Suppose that I have a $n \times k$ real matrix with full column rank. Say $k=3$ and I write

$$X = [\mathbf x_1:\mathbf x_2:\mathbf x_3]$$

where lower-case $\mathbf x$'s are $n \times 1$ vectors.

I go on and form the orthogonal projection matrix

$$P_X = X \left(X'X\right)^{-1}X'$$.

Consider now the matrix

$$W = [\mathbf x_1:-\mathbf x_2:\mathbf x_3]$$

Namely it is equal to $X$ matrix, but in (any) one column, the sign of the elements are switched.

Question: Can we express the projection matrix of $W$, $P_W=W \left(W'W\right)^{-1}W'$, in terms of the projection matrix of $X$, $P_X$, or at least state some relation between them?
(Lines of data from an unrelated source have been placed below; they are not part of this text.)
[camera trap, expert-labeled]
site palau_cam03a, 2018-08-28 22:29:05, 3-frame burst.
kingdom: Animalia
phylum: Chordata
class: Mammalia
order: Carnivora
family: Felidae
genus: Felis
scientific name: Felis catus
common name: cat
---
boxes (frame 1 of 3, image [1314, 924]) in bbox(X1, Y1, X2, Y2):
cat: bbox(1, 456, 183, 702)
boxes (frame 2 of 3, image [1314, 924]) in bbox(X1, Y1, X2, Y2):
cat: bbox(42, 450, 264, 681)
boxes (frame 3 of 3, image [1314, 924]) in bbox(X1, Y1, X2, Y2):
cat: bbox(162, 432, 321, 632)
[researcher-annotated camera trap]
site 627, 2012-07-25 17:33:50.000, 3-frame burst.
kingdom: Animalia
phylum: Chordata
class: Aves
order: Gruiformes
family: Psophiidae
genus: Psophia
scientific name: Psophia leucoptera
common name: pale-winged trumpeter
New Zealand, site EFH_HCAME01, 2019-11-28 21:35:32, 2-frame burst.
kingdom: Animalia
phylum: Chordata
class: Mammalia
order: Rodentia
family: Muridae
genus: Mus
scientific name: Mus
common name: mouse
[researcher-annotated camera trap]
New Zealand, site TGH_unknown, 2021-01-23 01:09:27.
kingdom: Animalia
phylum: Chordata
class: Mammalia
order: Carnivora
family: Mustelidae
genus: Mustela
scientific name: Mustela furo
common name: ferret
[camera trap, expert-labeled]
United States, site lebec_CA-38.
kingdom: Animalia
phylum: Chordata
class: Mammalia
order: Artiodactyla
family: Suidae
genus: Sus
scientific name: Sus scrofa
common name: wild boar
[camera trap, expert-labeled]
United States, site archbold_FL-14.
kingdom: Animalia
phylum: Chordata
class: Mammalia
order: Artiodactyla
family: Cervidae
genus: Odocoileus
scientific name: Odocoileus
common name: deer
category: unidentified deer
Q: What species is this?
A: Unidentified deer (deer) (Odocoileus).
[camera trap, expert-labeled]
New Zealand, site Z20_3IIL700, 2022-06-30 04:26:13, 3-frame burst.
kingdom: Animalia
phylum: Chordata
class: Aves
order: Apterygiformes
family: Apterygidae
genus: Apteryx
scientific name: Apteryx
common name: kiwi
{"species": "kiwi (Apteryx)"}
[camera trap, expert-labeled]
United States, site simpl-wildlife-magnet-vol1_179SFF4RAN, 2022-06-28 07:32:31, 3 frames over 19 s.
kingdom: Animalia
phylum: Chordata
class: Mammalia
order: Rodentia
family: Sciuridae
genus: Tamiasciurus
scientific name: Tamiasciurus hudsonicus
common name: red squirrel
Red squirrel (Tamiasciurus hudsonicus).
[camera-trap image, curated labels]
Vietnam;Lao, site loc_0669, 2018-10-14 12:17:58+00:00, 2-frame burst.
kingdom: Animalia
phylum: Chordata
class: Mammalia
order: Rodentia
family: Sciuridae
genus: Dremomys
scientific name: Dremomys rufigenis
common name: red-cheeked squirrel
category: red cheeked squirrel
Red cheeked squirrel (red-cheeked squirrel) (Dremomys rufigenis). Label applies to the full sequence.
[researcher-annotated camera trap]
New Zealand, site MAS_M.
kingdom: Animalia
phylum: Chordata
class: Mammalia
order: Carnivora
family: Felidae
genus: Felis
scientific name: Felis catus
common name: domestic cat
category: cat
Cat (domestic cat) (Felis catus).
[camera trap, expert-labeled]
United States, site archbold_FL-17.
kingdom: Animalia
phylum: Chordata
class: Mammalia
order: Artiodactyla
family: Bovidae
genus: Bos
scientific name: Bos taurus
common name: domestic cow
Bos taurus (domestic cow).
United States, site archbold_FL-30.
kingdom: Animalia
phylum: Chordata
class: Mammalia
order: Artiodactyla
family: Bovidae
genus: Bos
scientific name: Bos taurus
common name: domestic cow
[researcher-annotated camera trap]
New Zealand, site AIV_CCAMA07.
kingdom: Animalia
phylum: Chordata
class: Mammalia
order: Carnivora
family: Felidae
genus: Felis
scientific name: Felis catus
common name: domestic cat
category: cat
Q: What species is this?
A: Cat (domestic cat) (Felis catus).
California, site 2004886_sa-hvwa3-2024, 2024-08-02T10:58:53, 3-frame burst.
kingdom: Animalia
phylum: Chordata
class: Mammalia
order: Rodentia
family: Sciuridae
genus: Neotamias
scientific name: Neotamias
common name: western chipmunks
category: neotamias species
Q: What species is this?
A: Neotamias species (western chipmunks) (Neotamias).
I tried to explore this with what little matrix algebra I know, but could not come up with anything. In reality the $k$ dimension is bigger that $3$ but I guess this does not matter.

Answer 1

We have $P_X = P_W$.

We can show this using matrix algebra by noting that $W = XQ$, where $Q$ is the orthogonal matrix $$ Q = \pmatrix{1&0&0\\0&-1&0\\0&0&1}. $$ With that, we note that $$ \begin{align} P_W &= W(W'W)^{-1}W' = [XQ]([XQ]'[XQ])^{-1}[XQ]' \\ & = XQ[Q' (X'X) Q]^{-1}Q'X \\ & = XQ[Q'(X'X)^{-1}Q]Q'X \\ & = X[QQ'](X'X)^{-1}[QQ']X = X(X'X)^{-1}X = P_X, \end{align} $$ as was desired.

Answer 2

The reason why the matrices are the same is because you are projecting on the same subspace. There is no need for a proof here. Even if you replace your columns by some linear combinations that have the same span, you get the same matrix. They do not have to be independent either.

Answer 3

The projection is defined uniquely by the properties that it is the identity map on the column space of $X$ and zero on the orthogonal complement. The matrix that represents a linear transformation in a given basis (here, the standard basis) is unique, so if you use any other full-rank matrix $Y$ that has the same column space as $X$, you’ll end up with the same projection matrix.